For those of you who think we might have been a little overly dramatic about our hotel room yesterday, I’ve included a few photos to give you a better idea. I’m pretty sure that we were the only guests in the hotel overnight, and to be honest, perhaps the only guests in quite some time. From what we saw, the O’Connell Hotel is more focused on meals and drinks for folks moving down the highway. Seeing how much a few patrons drank, I’m glad we don’t ride in the late afternoon or evening. For the record, to be fair, our bed was comfortable and the sheets clean – we both slept well. And there was a toilet seat.

The full room, bikes just fit. Sheets are grey, not dirty, honest
The outside door, door to right is room next door – very small

We knew we had a big day of climbing ahead of us today so we were up early. We ate in our room and exited the hotel without seeing another soul. The put doesn’t open until 11AM so this made sense. And we were also comforted to know that first drinks would be well and truly after we’d moved down the road.

Spotted in the pub – funny
Sunset at the pub last night

It was a bit foggy starting out but not so bad as to make riding dangerous. We wore our high-vis gear and kept an ear out for cars. I’m sure that the hillsides were just as splendidly green as they’ve been over the past few days but we didn’t see much of then before our 9AM morning tea stop in Tarana. Well, technically, it was only 8:45 and the cafe was supposed open at 9AM but what looked like the father of the gal running the place was moving his car out front when we pulled up and he said, “just go in and get ‘her’ to make whatever you want” – can’t argue with the boss. We had coffee and blueberry muffins.

▶ _What this task involves_
Pick up the bike tour account above and continue it from the sentence about coffee and blueberry muffins.

Saved data entries:
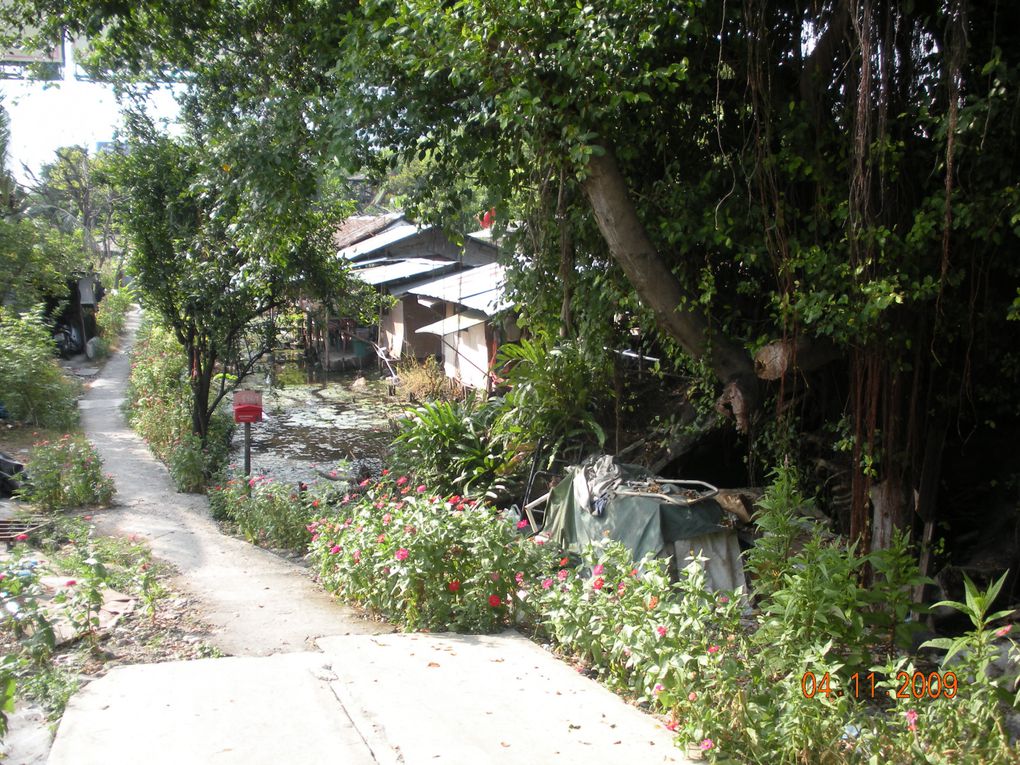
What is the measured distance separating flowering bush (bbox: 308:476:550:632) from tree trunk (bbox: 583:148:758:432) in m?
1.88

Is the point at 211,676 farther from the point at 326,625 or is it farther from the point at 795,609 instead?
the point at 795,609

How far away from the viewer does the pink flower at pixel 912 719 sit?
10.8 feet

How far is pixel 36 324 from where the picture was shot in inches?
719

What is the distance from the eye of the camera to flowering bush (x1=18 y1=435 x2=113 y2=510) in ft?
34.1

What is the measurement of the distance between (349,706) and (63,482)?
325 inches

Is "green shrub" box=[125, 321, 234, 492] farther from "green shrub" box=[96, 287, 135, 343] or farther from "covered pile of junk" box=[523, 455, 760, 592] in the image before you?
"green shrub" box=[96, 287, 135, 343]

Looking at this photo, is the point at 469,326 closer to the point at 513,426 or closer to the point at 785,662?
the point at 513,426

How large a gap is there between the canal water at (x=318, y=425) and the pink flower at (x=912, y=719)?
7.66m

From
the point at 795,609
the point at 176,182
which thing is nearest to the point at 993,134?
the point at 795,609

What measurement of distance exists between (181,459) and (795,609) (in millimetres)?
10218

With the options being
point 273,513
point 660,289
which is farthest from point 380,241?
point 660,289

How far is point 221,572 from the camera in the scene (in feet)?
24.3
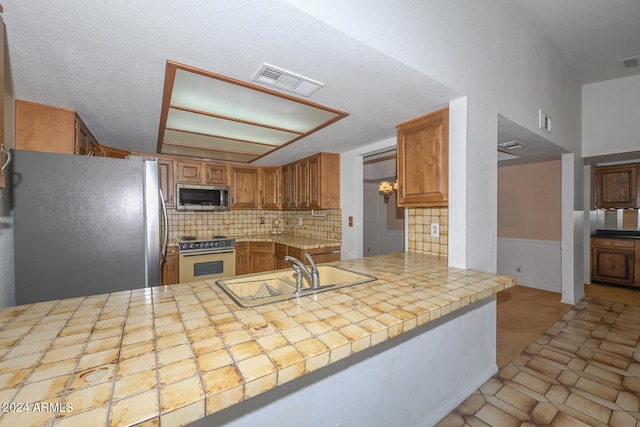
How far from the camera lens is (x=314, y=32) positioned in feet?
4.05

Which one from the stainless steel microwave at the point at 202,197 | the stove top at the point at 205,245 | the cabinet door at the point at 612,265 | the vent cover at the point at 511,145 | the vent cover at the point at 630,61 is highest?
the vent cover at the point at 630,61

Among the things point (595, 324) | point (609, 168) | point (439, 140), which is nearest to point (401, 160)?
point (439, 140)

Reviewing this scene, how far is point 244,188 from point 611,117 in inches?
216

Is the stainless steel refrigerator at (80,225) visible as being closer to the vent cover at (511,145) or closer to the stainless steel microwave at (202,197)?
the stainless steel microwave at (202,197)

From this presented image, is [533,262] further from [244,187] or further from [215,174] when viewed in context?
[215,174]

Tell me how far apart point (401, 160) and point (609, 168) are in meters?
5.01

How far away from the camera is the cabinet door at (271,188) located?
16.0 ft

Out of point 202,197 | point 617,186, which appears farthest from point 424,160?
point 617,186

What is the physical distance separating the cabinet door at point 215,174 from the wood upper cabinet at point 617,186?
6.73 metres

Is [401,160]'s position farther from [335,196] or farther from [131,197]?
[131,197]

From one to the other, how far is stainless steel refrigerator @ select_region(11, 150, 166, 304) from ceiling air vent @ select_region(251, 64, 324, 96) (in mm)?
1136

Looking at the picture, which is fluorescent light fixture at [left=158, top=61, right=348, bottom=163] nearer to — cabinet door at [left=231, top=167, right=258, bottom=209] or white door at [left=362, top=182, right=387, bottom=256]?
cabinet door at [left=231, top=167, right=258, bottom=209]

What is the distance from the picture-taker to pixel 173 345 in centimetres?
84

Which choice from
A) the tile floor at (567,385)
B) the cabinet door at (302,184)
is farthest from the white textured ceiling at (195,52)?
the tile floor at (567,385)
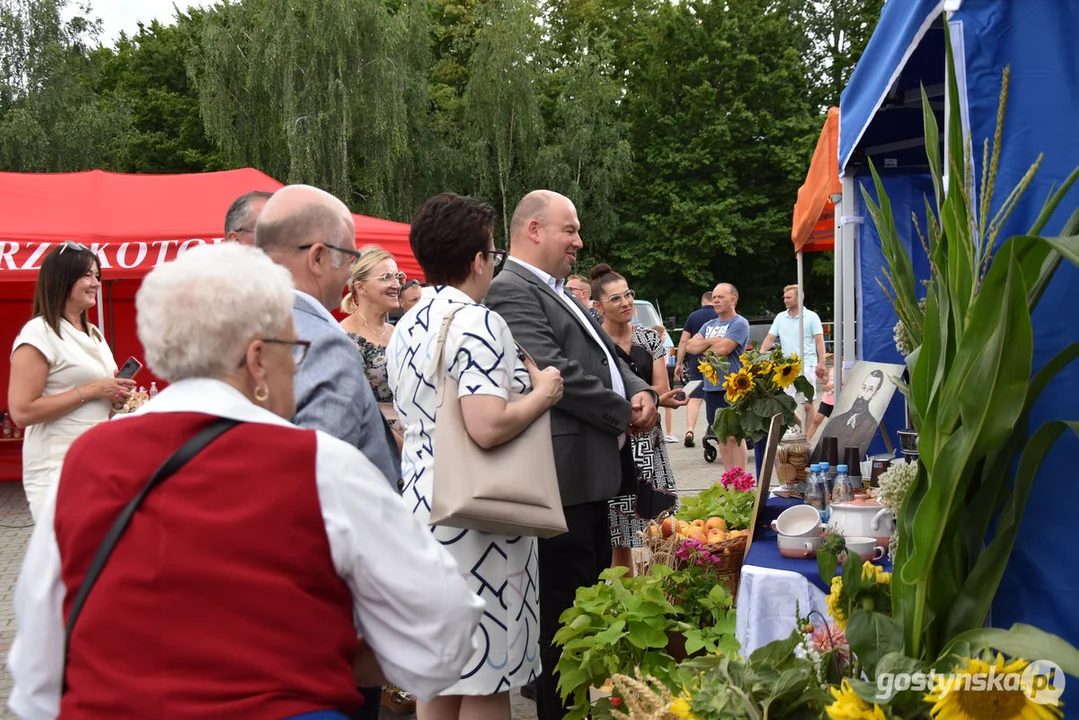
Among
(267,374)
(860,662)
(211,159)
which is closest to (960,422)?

▶ _Output of the exercise_
Nancy ghosting
Not much to see looking sideways
One more of Nancy because they make such a nice image

After tea the sun came out and finally won its battle with the fog. We had some stiff climbs (reaching 15% on the steepest pitch) and had to stop to remove a couple layers of clothing. We passed another touring cyclist but he was much slower (he was on a folding bike which is generally slower than our bikes) and his English was limited. All we got was that he was riding from Oberon to Lithgow. We saw a couple other road cyclists heading the other way as well – nice to see some like minded folks out and about.

Tarana Church
Not sure why but my camera really makes these llama (or alpaca) photos bright
15% up on the other side

We rode over a couple really big hills before descending to Lake Lyell and then climbing back up to the Great Western Highway. Lake Lyell is a reservoir and has funny algae warning signs. Last time we rode past it (I think about 2009), it was way below the spillway and basically an ugly mud puddle. Today, even with a green algae warning, it was shiny blue and flowing pretty good over the spillway – more evidence of the spring rains we’ve had.

Lake Lyell

We took lunch at a servo at the junction of the Great Western Highway. It was not overly clean and the order was slow in coming up. They had lots of Covid warnings and a person in the Covid marshal vest but I think that it was all just for show. Based on my senior editor’s instruction, I didn’t touch anything. Lingering wasn’t really an option anyway as we remembered that we had some stiff climbs still left in the day.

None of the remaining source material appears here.